Output every line below exactly.

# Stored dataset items
◇ ◇ ◇ ◇
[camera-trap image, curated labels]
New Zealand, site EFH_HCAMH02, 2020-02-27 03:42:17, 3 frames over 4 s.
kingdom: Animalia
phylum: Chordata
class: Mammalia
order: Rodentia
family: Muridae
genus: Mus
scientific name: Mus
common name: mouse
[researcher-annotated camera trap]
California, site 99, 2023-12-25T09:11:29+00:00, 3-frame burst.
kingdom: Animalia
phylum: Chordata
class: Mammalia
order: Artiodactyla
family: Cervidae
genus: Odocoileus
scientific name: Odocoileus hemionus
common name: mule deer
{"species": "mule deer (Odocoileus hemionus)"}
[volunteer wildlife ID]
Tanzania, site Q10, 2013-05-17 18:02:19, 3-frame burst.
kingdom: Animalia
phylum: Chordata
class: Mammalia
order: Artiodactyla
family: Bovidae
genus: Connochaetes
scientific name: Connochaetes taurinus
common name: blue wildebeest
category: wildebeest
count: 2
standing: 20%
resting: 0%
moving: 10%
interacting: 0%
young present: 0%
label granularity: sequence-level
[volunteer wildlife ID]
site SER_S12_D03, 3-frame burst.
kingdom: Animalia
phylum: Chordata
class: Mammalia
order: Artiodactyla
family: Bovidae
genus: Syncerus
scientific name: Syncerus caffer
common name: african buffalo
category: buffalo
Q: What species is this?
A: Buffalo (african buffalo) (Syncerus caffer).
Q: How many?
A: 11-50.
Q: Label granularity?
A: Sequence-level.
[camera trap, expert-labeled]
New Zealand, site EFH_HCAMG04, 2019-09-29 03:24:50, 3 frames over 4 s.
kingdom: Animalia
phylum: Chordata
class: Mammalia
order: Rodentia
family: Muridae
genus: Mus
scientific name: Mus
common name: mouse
◇ ◇ ◇ ◇
# Result of this exercise
[camera-trap image, curated labels]
New Zealand, site EFH_HCAMH02, 2020-02-27 03:42:17, 3 frames over 4 s.
kingdom: Animalia
phylum: Chordata
class: Mammalia
order: Rodentia
family: Muridae
genus: Mus
scientific name: Mus
common name: mouse
[researcher-annotated camera trap]
California, site 99, 2023-12-25T09:11:29+00:00, 3-frame burst.
kingdom: Animalia
phylum: Chordata
class: Mammalia
order: Artiodactyla
family: Cervidae
genus: Odocoileus
scientific name: Odocoileus hemionus
common name: mule deer
{"species": "mule deer (Odocoileus hemionus)"}
[volunteer wildlife ID]
Tanzania, site Q10, 2013-05-17 18:02:19, 3-frame burst.
kingdom: Animalia
phylum: Chordata
class: Mammalia
order: Artiodactyla
family: Bovidae
genus: Connochaetes
scientific name: Connochaetes taurinus
common name: blue wildebeest
category: wildebeest
count: 2
standing: 20%
resting: 0%
moving: 10%
interacting: 0%
young present: 0%
label granularity: sequence-level
[volunteer wildlife ID]
site SER_S12_D03, 3-frame burst.
kingdom: Animalia
phylum: Chordata
class: Mammalia
order: Artiodactyla
family: Bovidae
genus: Syncerus
scientific name: Syncerus caffer
common name: african buffalo
category: buffalo
Q: What species is this?
A: Buffalo (african buffalo) (Syncerus caffer).
Q: How many?
A: 11-50.
Q: Label granularity?
A: Sequence-level.
[camera trap, expert-labeled]
New Zealand, site EFH_HCAMG04, 2019-09-29 03:24:50, 3 frames over 4 s.
kingdom: Animalia
phylum: Chordata
class: Mammalia
order: Rodentia
family: Muridae
genus: Mus
scientific name: Mus
common name: mouse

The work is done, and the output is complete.